Selama masa bersekolah, Gwen sadar bahwa dirinya
tunarunggu dan bertanya ibu mengapa
dirinya tunarunggu dan ibu menjelaskan bahwa memakai alat bantu dengar ibaratkan
memakai kacamata. Kalau tidak memakai kacamata, maka tidak bisa melihat dengan
jelas. Kadang- kadang anaknya mendapat
masalah di sekolah, ibu dipanggil sekolah.
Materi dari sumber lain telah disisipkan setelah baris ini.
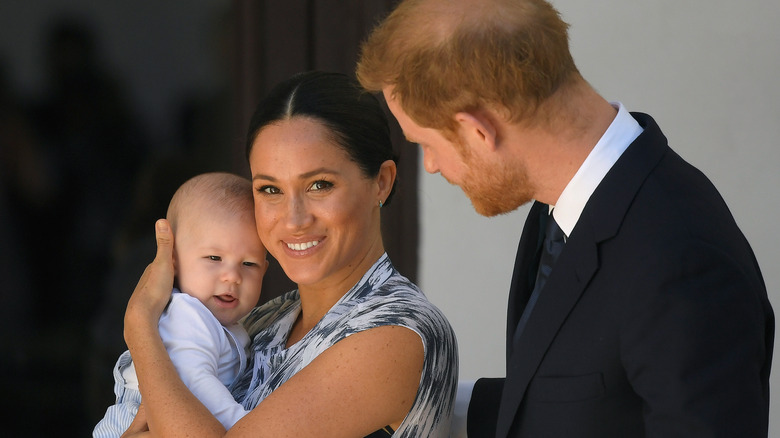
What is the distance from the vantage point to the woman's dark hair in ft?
6.53

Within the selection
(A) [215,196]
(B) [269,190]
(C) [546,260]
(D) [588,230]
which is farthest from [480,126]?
(A) [215,196]

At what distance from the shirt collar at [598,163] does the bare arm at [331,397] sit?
0.46 meters

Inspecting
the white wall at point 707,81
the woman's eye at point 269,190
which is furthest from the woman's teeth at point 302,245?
the white wall at point 707,81

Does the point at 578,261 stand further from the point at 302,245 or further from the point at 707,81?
the point at 707,81

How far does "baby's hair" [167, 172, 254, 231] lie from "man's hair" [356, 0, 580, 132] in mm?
759

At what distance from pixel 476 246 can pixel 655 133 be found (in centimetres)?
228

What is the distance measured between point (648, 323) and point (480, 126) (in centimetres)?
41

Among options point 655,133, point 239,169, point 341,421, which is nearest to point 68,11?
point 239,169

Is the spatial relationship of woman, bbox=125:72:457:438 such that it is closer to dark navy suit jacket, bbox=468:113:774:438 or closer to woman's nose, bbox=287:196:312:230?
woman's nose, bbox=287:196:312:230

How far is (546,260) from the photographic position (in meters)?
1.67

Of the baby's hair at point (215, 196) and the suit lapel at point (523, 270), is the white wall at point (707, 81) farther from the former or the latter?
the suit lapel at point (523, 270)

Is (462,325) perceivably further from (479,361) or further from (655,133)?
(655,133)

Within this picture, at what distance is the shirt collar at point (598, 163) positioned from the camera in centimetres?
146

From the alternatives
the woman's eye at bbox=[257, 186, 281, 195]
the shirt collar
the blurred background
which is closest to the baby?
the woman's eye at bbox=[257, 186, 281, 195]
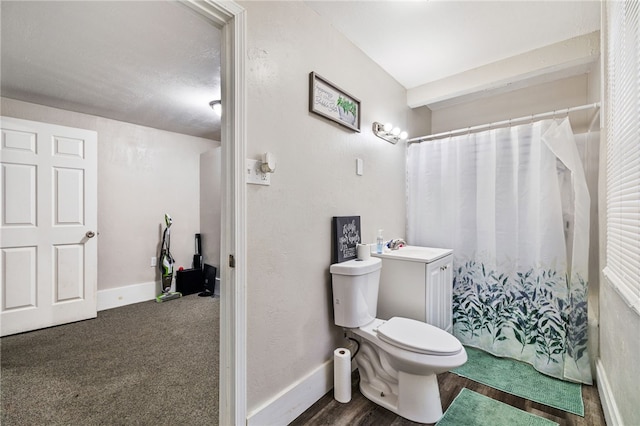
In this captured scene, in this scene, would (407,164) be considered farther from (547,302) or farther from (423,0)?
(547,302)

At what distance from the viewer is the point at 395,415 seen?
1495mm

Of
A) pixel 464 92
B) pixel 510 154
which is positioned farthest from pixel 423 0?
pixel 510 154

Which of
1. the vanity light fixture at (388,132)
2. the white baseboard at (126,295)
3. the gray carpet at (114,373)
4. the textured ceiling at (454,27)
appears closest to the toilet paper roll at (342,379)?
the gray carpet at (114,373)

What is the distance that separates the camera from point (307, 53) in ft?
5.30

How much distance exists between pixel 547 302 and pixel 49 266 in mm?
4177

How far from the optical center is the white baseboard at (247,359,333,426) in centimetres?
133

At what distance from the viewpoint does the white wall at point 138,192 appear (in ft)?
10.3

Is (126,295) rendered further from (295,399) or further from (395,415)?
(395,415)

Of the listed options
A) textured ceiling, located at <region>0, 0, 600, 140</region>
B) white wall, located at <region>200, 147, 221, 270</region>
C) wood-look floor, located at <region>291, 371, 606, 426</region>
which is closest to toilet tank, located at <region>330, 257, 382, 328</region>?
wood-look floor, located at <region>291, 371, 606, 426</region>

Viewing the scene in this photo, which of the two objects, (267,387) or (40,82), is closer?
(267,387)

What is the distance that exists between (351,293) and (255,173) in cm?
89

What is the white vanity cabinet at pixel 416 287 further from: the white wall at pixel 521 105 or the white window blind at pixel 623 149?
the white wall at pixel 521 105

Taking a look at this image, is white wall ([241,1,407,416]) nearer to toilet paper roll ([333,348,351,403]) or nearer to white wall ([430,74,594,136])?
toilet paper roll ([333,348,351,403])

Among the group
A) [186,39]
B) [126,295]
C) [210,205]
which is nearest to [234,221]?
[186,39]
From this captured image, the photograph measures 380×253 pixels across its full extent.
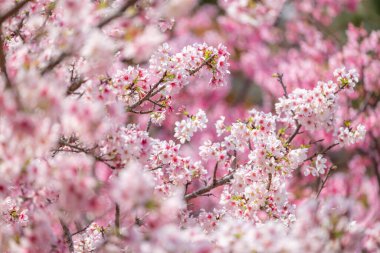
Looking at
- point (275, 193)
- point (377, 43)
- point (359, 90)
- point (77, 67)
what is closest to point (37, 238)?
point (77, 67)

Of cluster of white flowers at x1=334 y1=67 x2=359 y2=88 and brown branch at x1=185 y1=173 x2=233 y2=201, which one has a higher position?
cluster of white flowers at x1=334 y1=67 x2=359 y2=88

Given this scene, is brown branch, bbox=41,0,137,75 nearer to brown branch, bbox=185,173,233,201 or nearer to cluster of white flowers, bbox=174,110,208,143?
cluster of white flowers, bbox=174,110,208,143

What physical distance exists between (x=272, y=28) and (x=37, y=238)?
1439cm

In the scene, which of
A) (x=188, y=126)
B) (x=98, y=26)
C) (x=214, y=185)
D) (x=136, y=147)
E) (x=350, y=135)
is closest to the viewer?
(x=98, y=26)

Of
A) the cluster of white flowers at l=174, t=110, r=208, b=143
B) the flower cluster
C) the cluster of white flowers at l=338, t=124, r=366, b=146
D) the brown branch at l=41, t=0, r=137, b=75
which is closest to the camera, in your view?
the flower cluster

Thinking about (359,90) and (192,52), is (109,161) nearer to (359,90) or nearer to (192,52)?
(192,52)

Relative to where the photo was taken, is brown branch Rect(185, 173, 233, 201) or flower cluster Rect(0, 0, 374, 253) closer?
flower cluster Rect(0, 0, 374, 253)

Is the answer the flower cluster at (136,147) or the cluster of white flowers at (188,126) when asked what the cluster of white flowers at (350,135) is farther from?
the cluster of white flowers at (188,126)

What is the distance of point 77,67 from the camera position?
443cm

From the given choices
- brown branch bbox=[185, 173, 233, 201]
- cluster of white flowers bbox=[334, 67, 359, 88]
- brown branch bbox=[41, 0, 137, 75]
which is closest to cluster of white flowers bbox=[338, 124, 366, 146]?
cluster of white flowers bbox=[334, 67, 359, 88]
Setelah mendengar penjelasan kepala
sekolah, ibu dan ayah memutuskan memperbaiki sikap dan menegur anaknya agar
anaknya dapat diterima di lingkungan social. Ternyata perjuangan orangtua
membuahkan hasil. Anaknya bisa bersosialisasi dengan normal , dan bisa
berbahasa Inggris seperti anak normal.
Yang
jelas, buku ini secara detail menampilkan bahasa yang halus dan dewasa
dan mampu memberikan kekuatan bagi pembacanya. Membuat pembacanya takjub
dan berani mengatakan Wow! lalu mancantumkan sejuta tanda seru : Ternyata keajaiban itu selalu ada ya!!
Barangkali
juga buku ini merupakan kesimpulan dari sebuah kekuatan seorang yang
tak dikaruniai kelengkapan sebagai normalitas secara fisik menuju ke
arah kesempurnaan secara layak, bahwa sekurang apapun kekuatan manusia
jika mampu berusaha akan mampu menapaki jalan ke arah yang lebih baik.